Two hotly competing narratives have emerged over the anti-ICE protests in Los Angeles and President Donald Trump’s decision to deploy the National Guard and Marines to California. On one side, the protests symbolize crucial resistance to abuse and overreach by the Trump administration. On the other, radicals are torching cars and the troops are needed to restore law and order.
The ultimate political fallout is still unknown. But one scholar who has drilled deep into the subject is Omar Wasow, a professor at UC Berkeley who published a paper in 2020 showing that non-violent protest — especially when met with violence from the state — shifted public opinion toward the Civil Rights Movement, while protester-initiated violence fueled a right-wing backlash.
The paper happened to come out less than a week before the murder of George Floyd and it caused a stir, with commentators across the political spectrum citing Wasow’s work, and one pollster even losing his job over suggesting that violent protest could hurt Democrats’ election chances.
So, will the LA protests harm Democrats’ political prospects this time around?
In an interview with POLITICO Magazine, Wasow said it was too early to make predictions about the political consequences and noted that so far property damage had been relatively contained, with no loss of life.

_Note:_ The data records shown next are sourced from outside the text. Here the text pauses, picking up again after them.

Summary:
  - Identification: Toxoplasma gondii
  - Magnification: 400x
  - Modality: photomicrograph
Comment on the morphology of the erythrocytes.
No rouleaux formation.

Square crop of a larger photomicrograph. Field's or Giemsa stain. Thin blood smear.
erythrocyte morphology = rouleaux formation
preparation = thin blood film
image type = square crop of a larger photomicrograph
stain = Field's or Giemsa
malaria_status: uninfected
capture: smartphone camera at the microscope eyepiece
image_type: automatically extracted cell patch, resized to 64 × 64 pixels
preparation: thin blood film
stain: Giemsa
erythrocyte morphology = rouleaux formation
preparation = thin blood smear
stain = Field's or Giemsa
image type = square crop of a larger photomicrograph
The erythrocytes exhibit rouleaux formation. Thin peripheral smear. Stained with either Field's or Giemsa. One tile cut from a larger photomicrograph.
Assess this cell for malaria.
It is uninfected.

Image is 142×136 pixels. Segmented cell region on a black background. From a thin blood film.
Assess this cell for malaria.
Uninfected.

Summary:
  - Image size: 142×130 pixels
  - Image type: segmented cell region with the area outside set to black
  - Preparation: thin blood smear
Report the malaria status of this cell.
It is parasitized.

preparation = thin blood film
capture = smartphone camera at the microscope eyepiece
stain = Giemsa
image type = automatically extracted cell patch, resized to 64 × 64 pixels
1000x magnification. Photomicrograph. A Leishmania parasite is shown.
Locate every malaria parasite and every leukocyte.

Trump, meanwhile, could face his own political risk if the state engages in “some spectacle of excess violence,” he said.
Wasow also previewed some of his other work that has yet to be published, which includes some depressing, if not entirely surprising, conclusions about where things might go from here.
“Violence works a bit like a bat signal, both for Trump and for the anti-ICE movement,” he said. “People who are pro-Trump get mobilized to be more pro-Trump. And people who are anti-Trump get mobilized on behalf of the anti-mass deportation movement.”